=== WHAT IS EXPECTED ===
When you set down the entries, keep every word exactly as it is but drop the pictures.

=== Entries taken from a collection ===
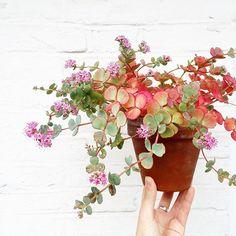 J'ai retrouvé mon sedum sieboldii paré de feu et de fleurs  #sedumsieboldii #sedum #succulents #legangdesplantes #plantsofinstagram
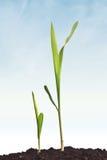Młoda kukurydzana roślina kiełkuje dorośnięcie Fotografia Stock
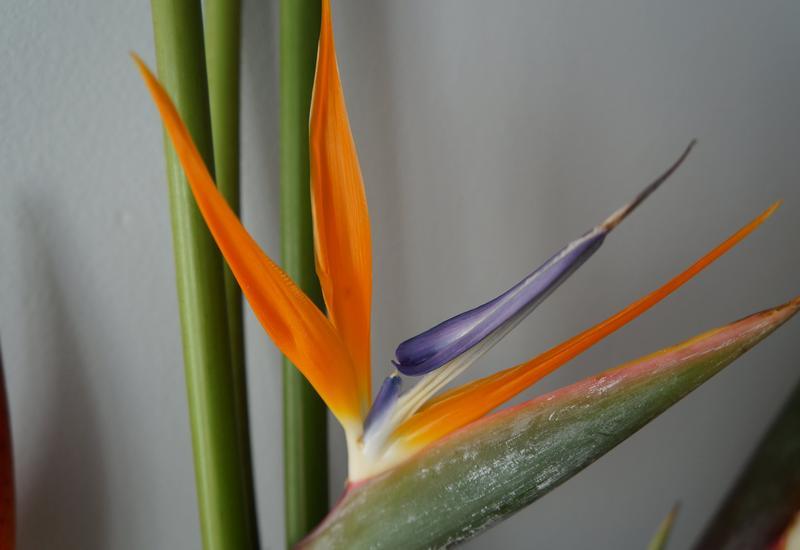 sprzedaż kwiatów - Green Team - Import Kwiat... zdjęcie 8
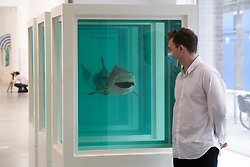 © Licensed to London News Pictures. 06/10/2020. London, UK. Artwork titled Myth Explored, Explained, Exploded (1993) by artist Damien Hirst is showing as part of his 'End of a Century' exhibition showing at the Newport Street Gallery. Photo credit: Ray Tang/LNP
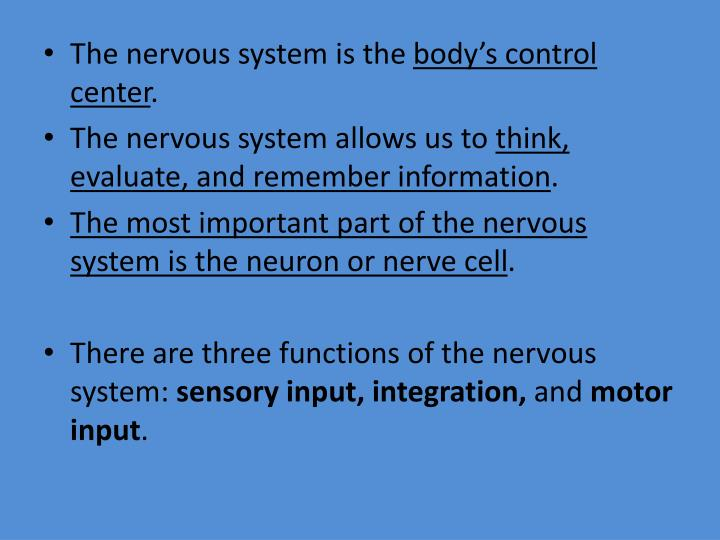 The nervous system is the
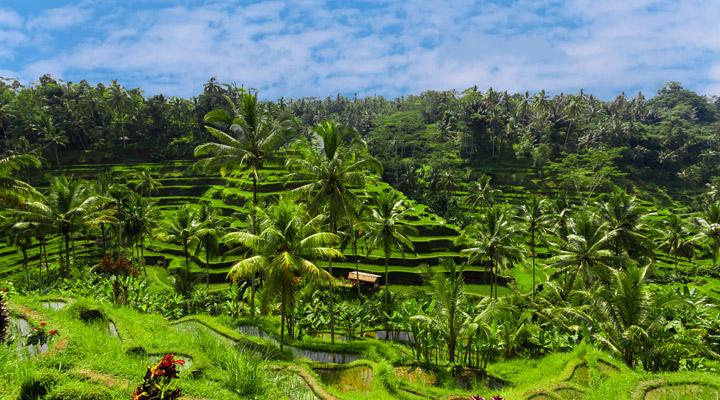 Indonesie Ubud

=== RESULT OF THIS TASK ===
 J'ai retrouvé mon sedum sieboldii paré de feu et de fleurs  #sedumsieboldii #sedum #succulents #legangdesplantes #plantsofinstagram
Młoda kukurydzana roślina kiełkuje dorośnięcie Fotografia Stock
 sprzedaż kwiatów - Green Team - Import Kwiat... zdjęcie 8
 © Licensed to London News Pictures. 06/10/2020. London, UK. Artwork titled Myth Explored, Explained, Exploded (1993) by artist Damien Hirst is showing as part of his 'End of a Century' exhibition showing at the Newport Street Gallery. Photo credit: Ray Tang/LNP
 The nervous system is the
 Indonesie Ubud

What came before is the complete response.